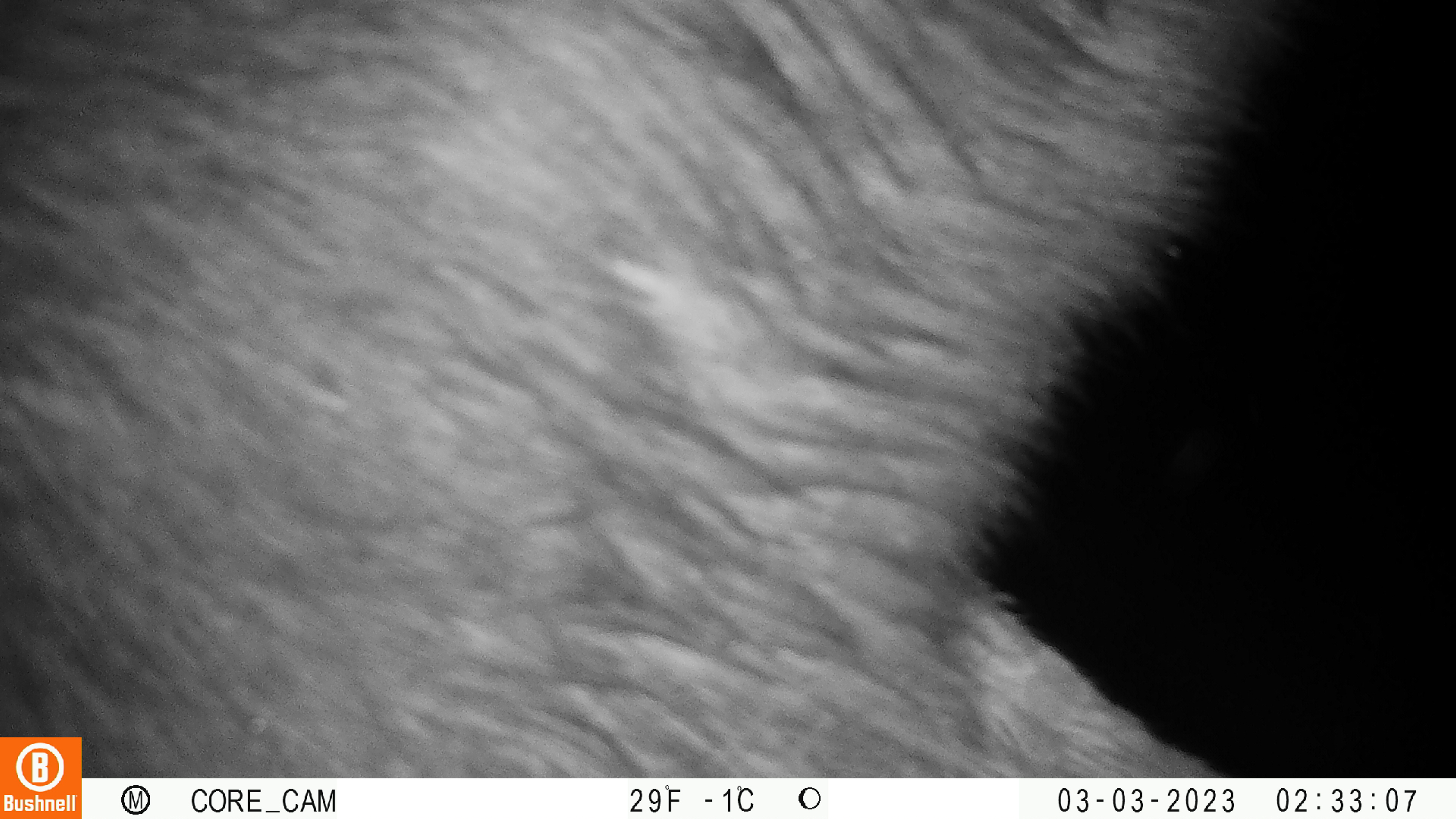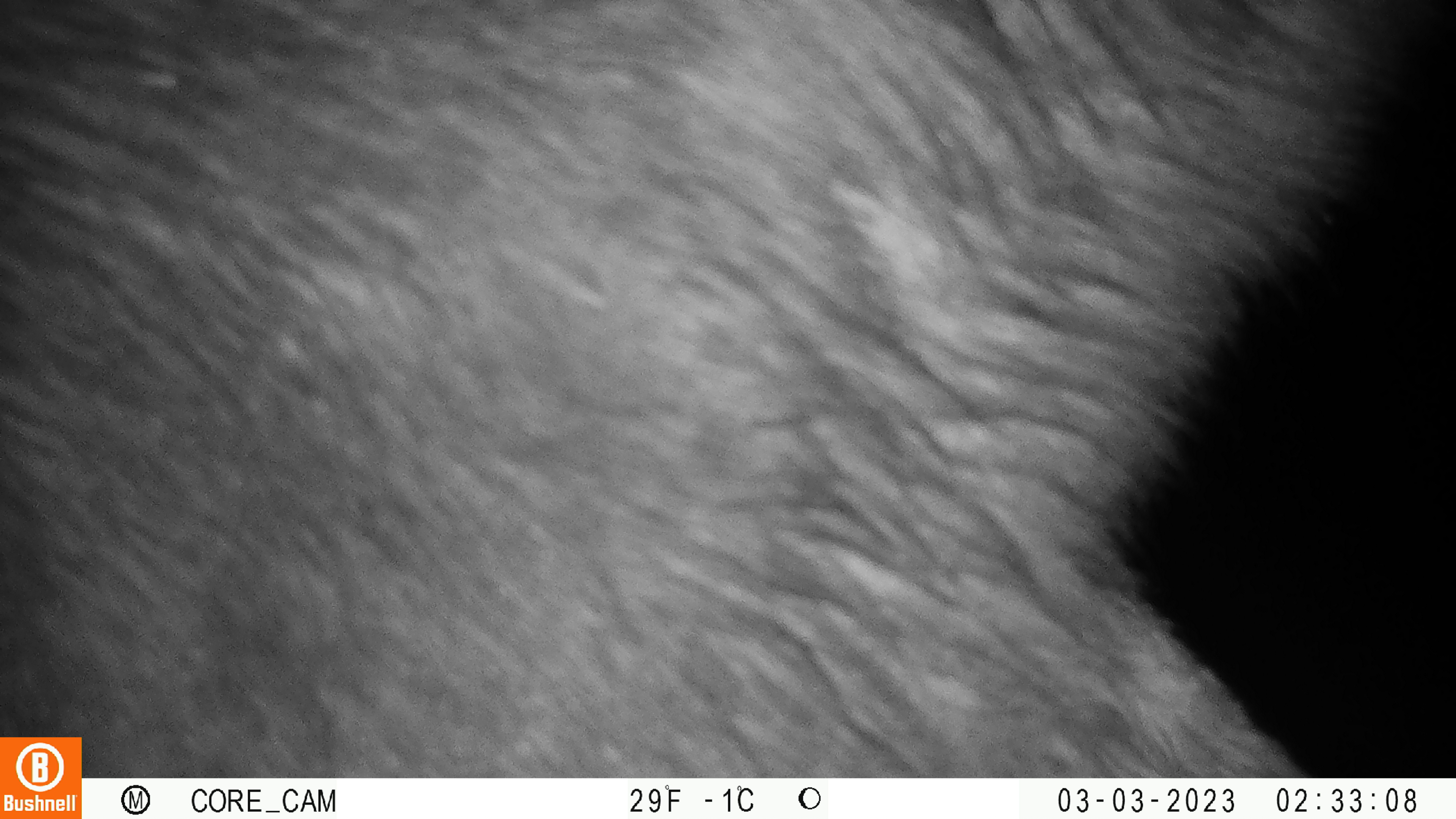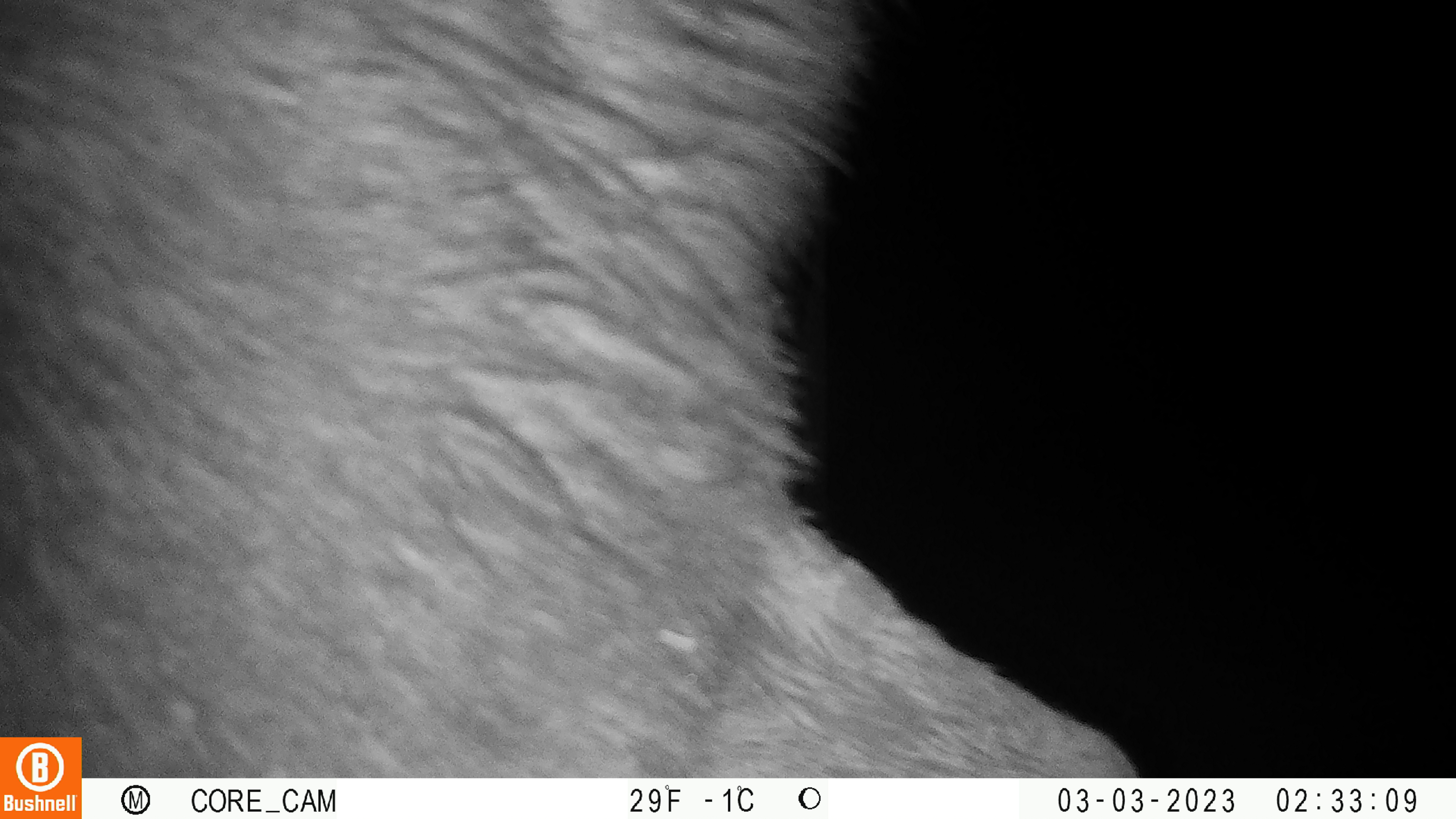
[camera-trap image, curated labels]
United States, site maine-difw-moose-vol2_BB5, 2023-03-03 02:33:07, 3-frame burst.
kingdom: Animalia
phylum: Chordata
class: Mammalia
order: Artiodactyla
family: Cervidae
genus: Alces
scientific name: Alces alces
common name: moose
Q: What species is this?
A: Moose (Alces alces).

+---+

TASK GOAL: Wherever a picture appears, omit it; copy the rest of the data exactly.

EXERCISE OUTPUT:
[camera-trap image, curated labels]
United States, site maine-difw-moose-vol2_BB5, 2023-03-03 02:33:07, 3-frame burst.
kingdom: Animalia
phylum: Chordata
class: Mammalia
order: Artiodactyla
family: Cervidae
genus: Alces
scientific name: Alces alces
common name: moose
Q: What species is this?
A: Moose (Alces alces).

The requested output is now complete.